ScholarWorks@성균관대학교

초록

This study focuses on the optimization of antireflection coatings (ARCs) to enhance the performance of silicon heterojunction (SHJ) solar cells. SHJ solar cells face a significant challenge in achieving their theoretical efficiency limits due to light reflection at the air–cell interface. This reflection reduces photon absorption, which limits photocurrent generation and hinders the widespread adoption of SHJ technology. To address this, the optimization of ARCs using single, double, and triple-layer designs with a graded refractive index material as the active layer is investigated. The optimization process is simulated by calculating the layer thicknesses using OPAL2 software and validated through experimental deposition. The results demonstrate that a triple-layer ARC structure consisting of 80/50/95 nm of indium tin oxide (ITO), aluminum oxide (Al2O3), and lithium fluoride (LiFx) significantly improves SHJ performance.
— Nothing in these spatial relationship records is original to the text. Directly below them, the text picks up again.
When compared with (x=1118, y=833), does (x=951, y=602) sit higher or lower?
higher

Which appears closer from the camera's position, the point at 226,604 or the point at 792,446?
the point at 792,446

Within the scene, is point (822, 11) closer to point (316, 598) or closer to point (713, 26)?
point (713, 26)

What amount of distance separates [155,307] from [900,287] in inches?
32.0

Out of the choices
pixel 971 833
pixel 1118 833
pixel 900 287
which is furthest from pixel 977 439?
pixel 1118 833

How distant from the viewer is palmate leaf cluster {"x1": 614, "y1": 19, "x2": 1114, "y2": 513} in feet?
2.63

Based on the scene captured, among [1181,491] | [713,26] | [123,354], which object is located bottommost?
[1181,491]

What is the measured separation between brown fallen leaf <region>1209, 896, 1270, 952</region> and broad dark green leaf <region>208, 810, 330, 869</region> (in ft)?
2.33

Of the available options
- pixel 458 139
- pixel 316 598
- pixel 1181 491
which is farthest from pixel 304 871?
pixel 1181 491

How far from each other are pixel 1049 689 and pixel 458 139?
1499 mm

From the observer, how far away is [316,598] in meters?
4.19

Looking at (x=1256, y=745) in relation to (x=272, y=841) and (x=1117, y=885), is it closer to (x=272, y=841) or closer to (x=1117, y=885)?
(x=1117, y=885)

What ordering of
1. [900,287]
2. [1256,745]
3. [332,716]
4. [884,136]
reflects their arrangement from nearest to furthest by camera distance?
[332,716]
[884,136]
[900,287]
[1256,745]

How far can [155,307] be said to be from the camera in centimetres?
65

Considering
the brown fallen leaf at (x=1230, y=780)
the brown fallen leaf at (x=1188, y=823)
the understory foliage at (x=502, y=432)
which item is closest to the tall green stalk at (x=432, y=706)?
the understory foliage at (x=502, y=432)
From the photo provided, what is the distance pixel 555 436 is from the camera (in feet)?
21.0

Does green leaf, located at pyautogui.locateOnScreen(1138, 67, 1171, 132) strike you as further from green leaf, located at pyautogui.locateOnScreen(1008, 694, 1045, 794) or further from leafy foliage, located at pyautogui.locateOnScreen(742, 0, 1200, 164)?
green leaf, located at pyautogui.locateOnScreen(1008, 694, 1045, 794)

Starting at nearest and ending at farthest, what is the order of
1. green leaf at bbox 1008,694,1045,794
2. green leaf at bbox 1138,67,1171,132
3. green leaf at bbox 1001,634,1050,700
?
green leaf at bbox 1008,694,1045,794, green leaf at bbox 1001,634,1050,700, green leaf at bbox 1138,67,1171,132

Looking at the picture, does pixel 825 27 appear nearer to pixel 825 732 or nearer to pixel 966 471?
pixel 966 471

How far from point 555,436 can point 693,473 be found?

This configuration leads to a 1.04 mA cm−2 increase in short-circuit current density (Jsc), reaching 39.85 mA cm−2, and an efficiency of 21.62%, compared to a single-layer ARC. This study presents a promising solution to improve SHJ solar cell efficiency by reducing reflection losses and optimizing optical properties, contributing to the advancement of SHJ technology and facilitating the development of more efficient and cost-effective photovoltaic systems for sustainable energy transition. © 2025 Wiley-VCH GmbH.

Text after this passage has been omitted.